# Happy Birthday, Gerda Taro!



## waday (Aug 1, 2018)

She is the Google Doodle of the day today. 







Clicking the Doodle shows this: 

Gerda Taro - Google Search

From Wikipedia: 

Gerta Pohorylle, known professionally as Gerda Taro, was a German war photographer active during the Spanish Civil War. She is regarded as the first woman photojournalist to have died while covering the frontline in a war.​


----------



## terri (Aug 1, 2018)

I noticed that!    Nice!


----------



## vintagesnaps (Aug 1, 2018)

I wasn't familiar with her but it's an interesting story.

Gerda Taro


----------



## limr (Aug 1, 2018)

She essentially helped create Robert Capa's entire career.


----------



## Gary A. (Aug 1, 2018)

Gerda is a little know legend.


----------



## vin88 (Aug 3, 2018)

waday said:


> She is the Google Doodle of the day today.
> 
> 
> 
> ...





limr said:


> She essentially helped create Robert Capa's entire career.





Gary A. said:


> Gerda is a little know legend.


----------



## vin88 (Aug 3, 2018)

did not Capa die in ww11?    he did wounders with a small leica 35 camera.   vin


----------



## Gary A. (Aug 3, 2018)

vin88 said:


> did not Capa die in ww11?    he did wounders with a small leica 35 camera.   vin


Capa died in the First Indochina War.  I believe by land mine.


----------



## waday (Aug 3, 2018)

Interesting to see that their lives intertwined.


----------



## limr (Aug 3, 2018)

Gary A. said:


> vin88 said:
> 
> 
> > did not Capa die in ww11?    he did wounders with a small leica 35 camera.   vin
> ...



Yes, in 1954. He was photographing French soldiers advancing through a field and stepped on a land mine.

He did have boots on the sand during the 1944 Normandy invasion (can't remember if he was in the first wave on June 6th or if he landed a following day) so it isn't a stretch to think he died then. So many men did.

Gerda Taro was crushed by a collision with a tank during the Spanish Civil War


----------



## limr (Aug 3, 2018)

waday said:


> Interesting to see that their lives intertwined.

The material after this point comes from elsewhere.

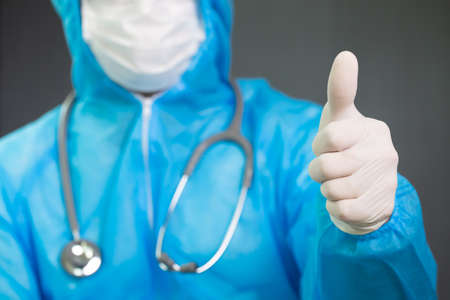 Doctor in Personal Protective Equipment or PPE suit uniform with gesture up confidence and thumbs up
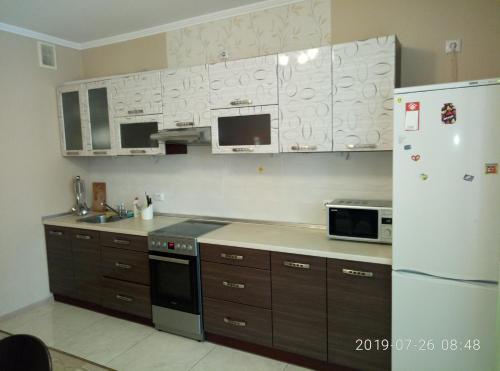 een keuken met houten kasten en een witte koelkast bij Люкс апартаменты на Позняках in Kiev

It wasn't just their lives that intertwined, either (winkwink nudgenudge saynomore). They were lovers, and Capa was devastated at her death.


----------



## Gary A. (Aug 3, 2018)

vin88 said:


> did not Capa die in ww11?    he did wounders with a small leica 35 camera.   vin


Capa used Leica during the Spanish Civil War.  During WWII and later, he shot Contax.


----------



## vin88 (Aug 4, 2018)

yes,  there was a video on them a few years back. the use of a contax  I did not know.  the contax had a poor shutter but a unique lens mount that was used on the range finder Nikons.    both their lenses are almost interchangeable.  vin


----------